(Short descriptive snippets of text)
───
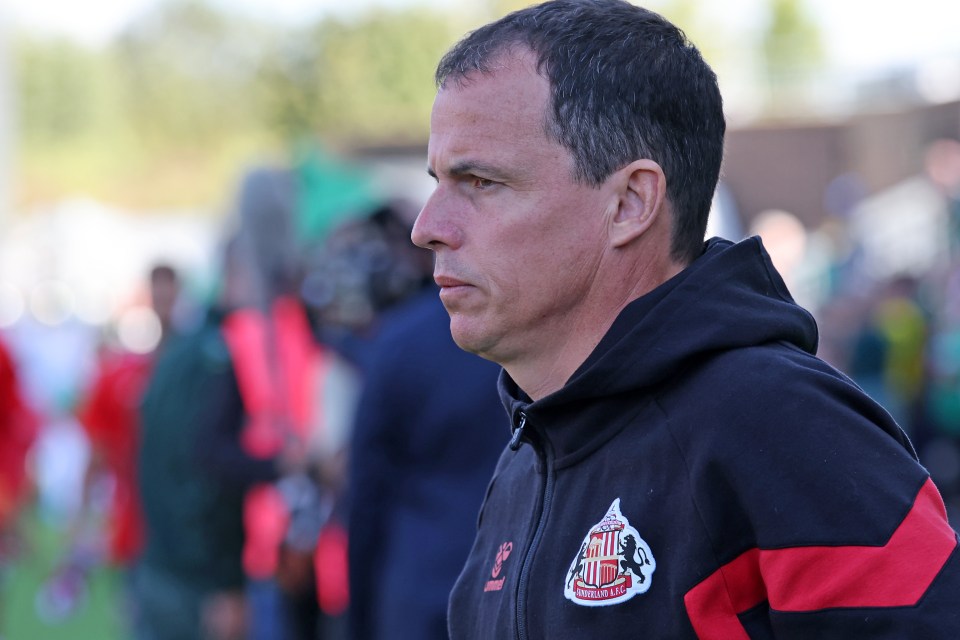 a man wearing a jacket that says ' united ' on it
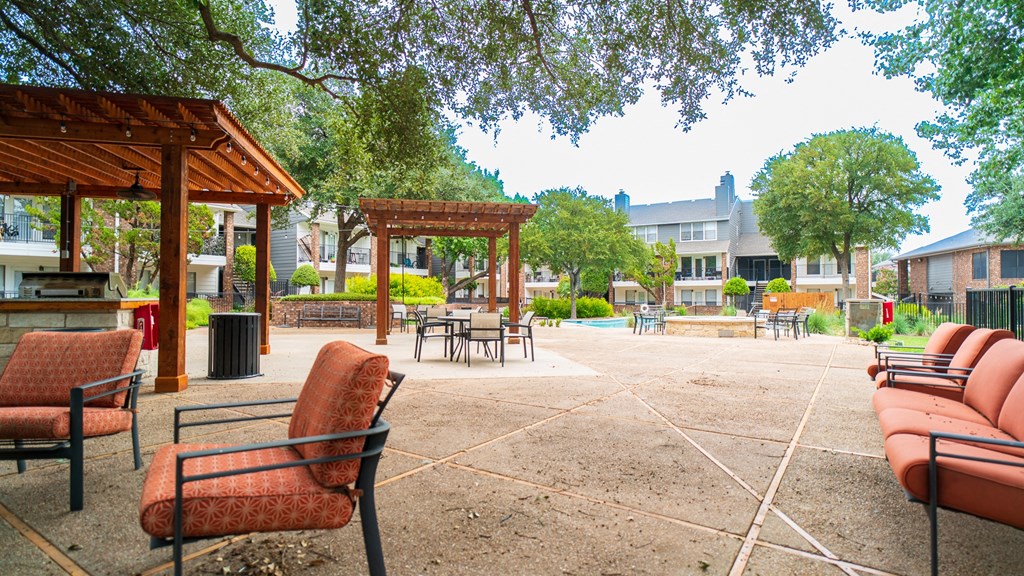 a large patio with chairs and umbrellas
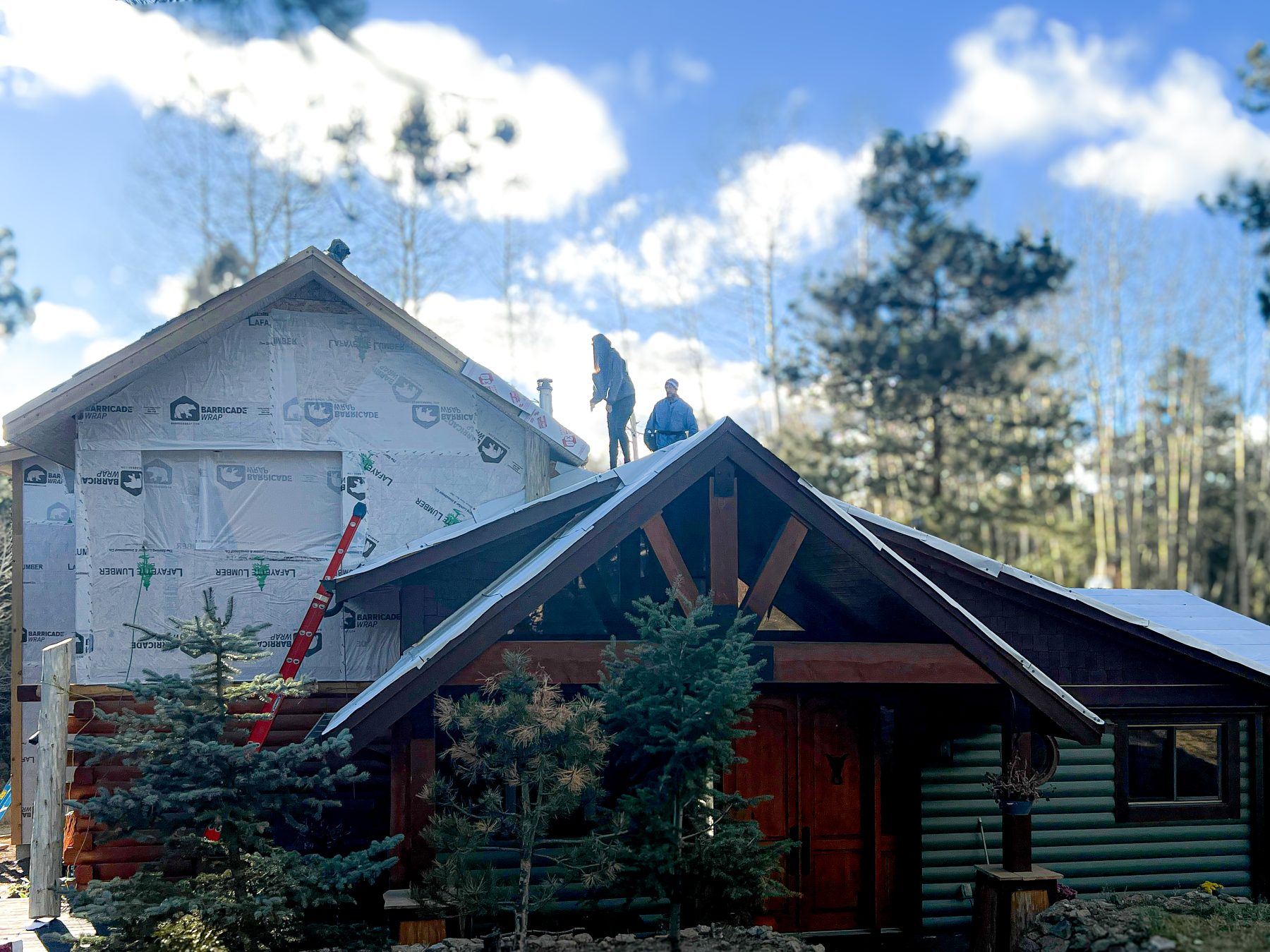 Lotus Services on the roof during a scope writing job in colorado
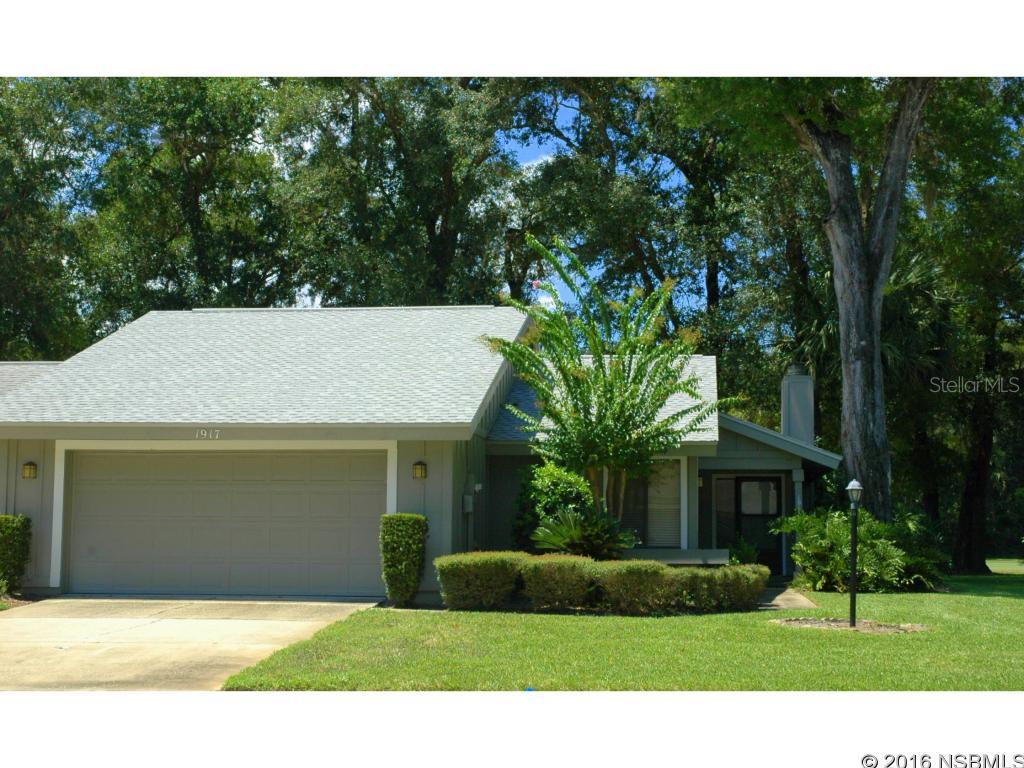 Outstanding location; quiet cul de sac; wooded lot on the golf course! New interior paint, new carpet throughout, new stainless dishwasher & refrigerator, new bronze rubbed copper hardware & new tile flooring in kitchen. Sunken living room features a wood burning fireplace & an awesome view of the 3rd fairway of the Spruce Creek golf course. Close to community pool, medical facilities, shopping & the World's Most Famous Beach.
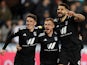 Fulham's Aleksandar Mitrovic celebrates scoring their first goal with teammates on March 8, 2022
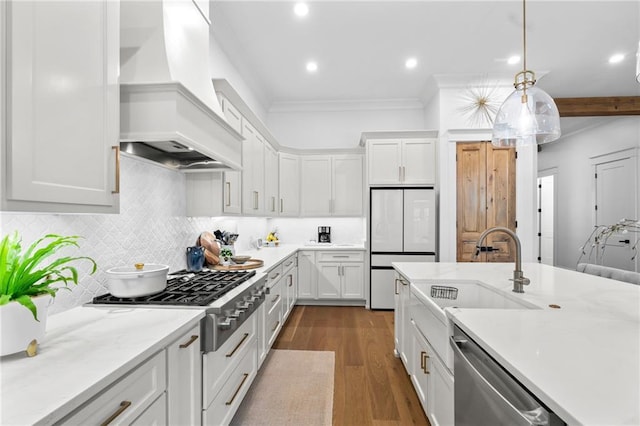 5072 Twin River Pl, Covington, LA 70433 - kitchen featuring custom range hood, stainless steel appliances, a sink, ornamental molding, and dark wood-style floors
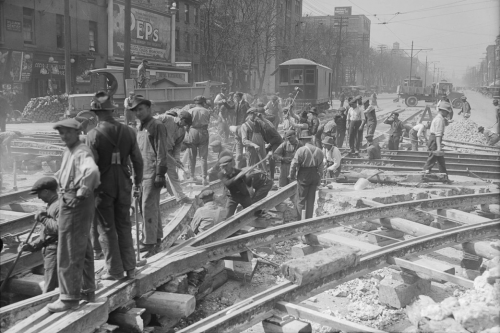 Many men digging the road up around a network of streetcar tracks.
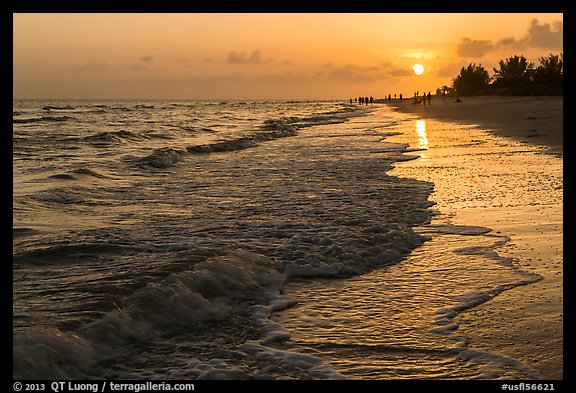 Beach with people in the distance at sunset, Sanibel Island. Florida, USA (color)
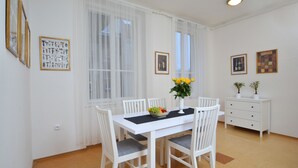 A dining area with a white table, chairs, and a vase with flowers. There are framed pictures on the walls and a white cabinet with plants. - Mivos Prague Apartments Vltava (Prague)
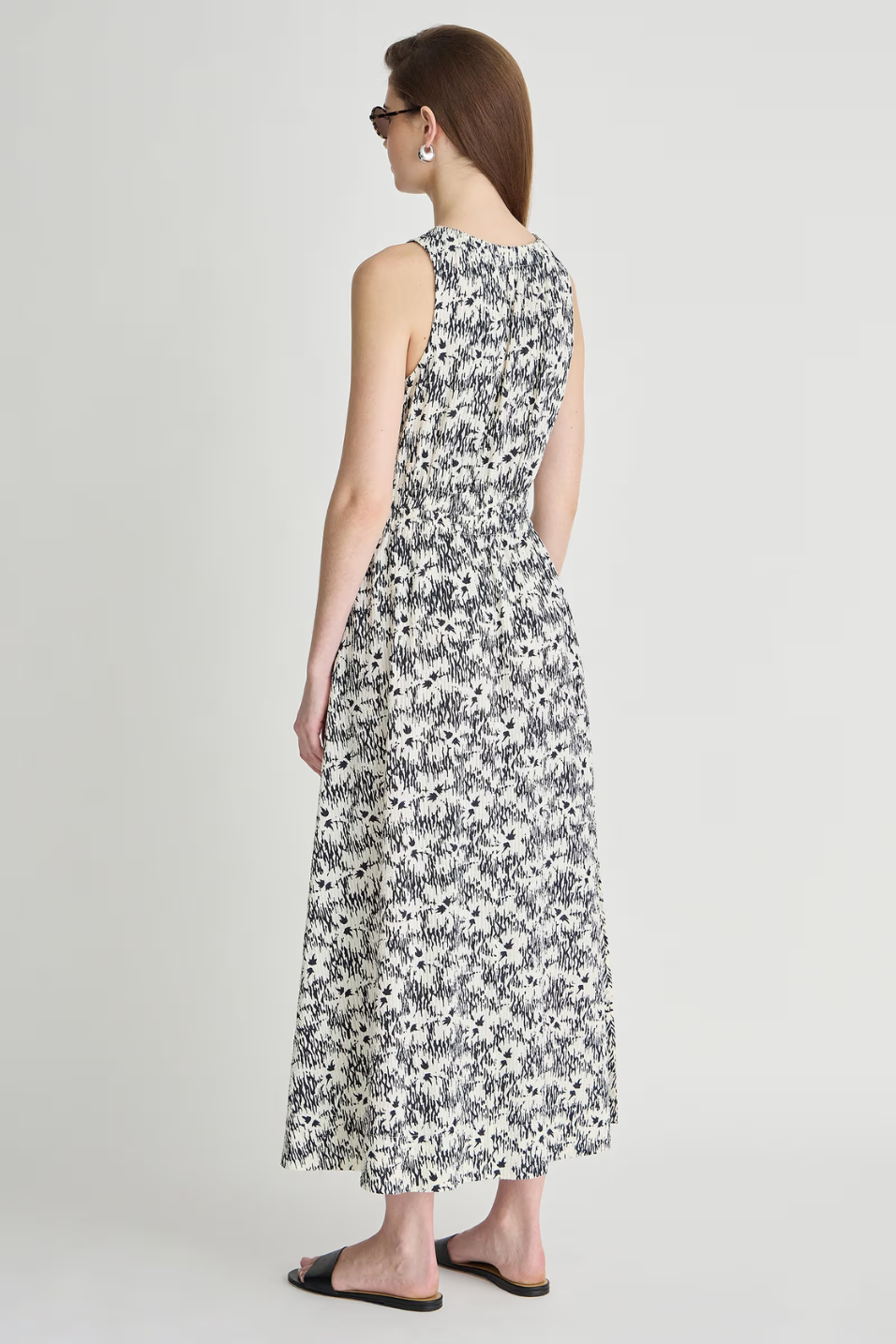 Woman wearing a floral dress on a plain background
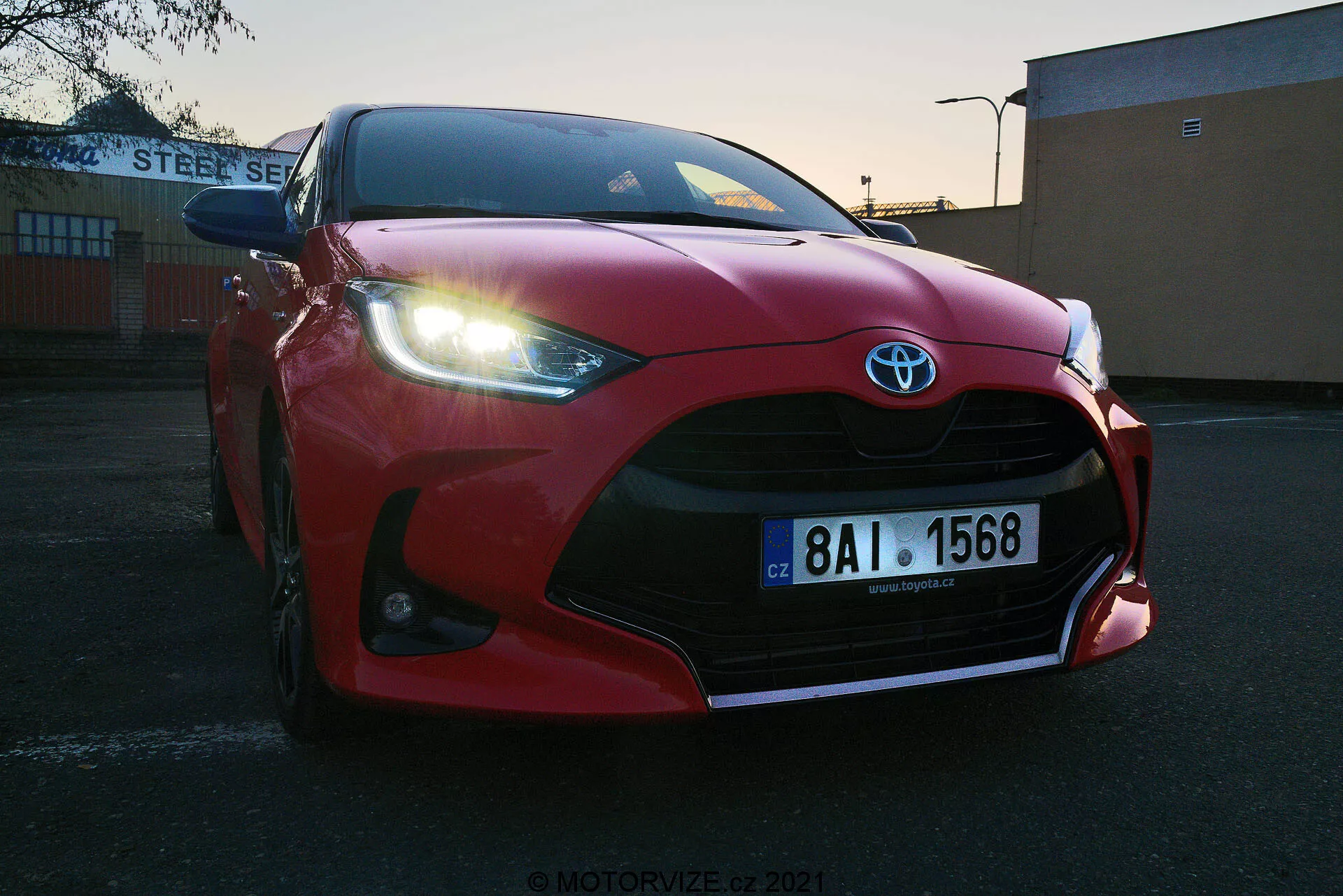 Vista de primer plano en ángulo bajo de un Toyota Yaris 2020 rojo estacionado al aire libre al amanecer o atardecer. Rejilla frontal, parachoques, capó aerodinámico esculpido, faros LED afilados y grandes entradas de aire destacando el emblema de Toyota. Matrícula europea visible, situado contra un fondo industrial o comercial con el edificio 'STEEL SERVICE'. Cielo despejado con luz en degradado resaltando el diseño deportivo del vehículo.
───
WHAT TO WORK ON
Please retype the listing above word for word, leaving the pictures out of your answer.

TASK ANSWER
 a man wearing a jacket that says ' united ' on it
 a large patio with chairs and umbrellas
 Lotus Services on the roof during a scope writing job in colorado
 Outstanding location; quiet cul de sac; wooded lot on the golf course! New interior paint, new carpet throughout, new stainless dishwasher & refrigerator, new bronze rubbed copper hardware & new tile flooring in kitchen. Sunken living room features a wood burning fireplace & an awesome view of the 3rd fairway of the Spruce Creek golf course. Close to community pool, medical facilities, shopping & the World's Most Famous Beach.
 Fulham's Aleksandar Mitrovic celebrates scoring their first goal with teammates on March 8, 2022
 5072 Twin River Pl, Covington, LA 70433 - kitchen featuring custom range hood, stainless steel appliances, a sink, ornamental molding, and dark wood-style floors
 Many men digging the road up around a network of streetcar tracks.
 Beach with people in the distance at sunset, Sanibel Island. Florida, USA (color)
 A dining area with a white table, chairs, and a vase with flowers. There are framed pictures on the walls and a white cabinet with plants. - Mivos Prague Apartments Vltava (Prague)
 Woman wearing a floral dress on a plain background
 Vista de primer plano en ángulo bajo de un Toyota Yaris 2020 rojo estacionado al aire libre al amanecer o atardecer. Rejilla frontal, parachoques, capó aerodinámico esculpido, faros LED afilados y grandes entradas de aire destacando el emblema de Toyota. Matrícula europea visible, situado contra un fondo industrial o comercial con el edificio 'STEEL SERVICE'. Cielo despejado con luz en degradado resaltando el diseño deportivo del vehículo.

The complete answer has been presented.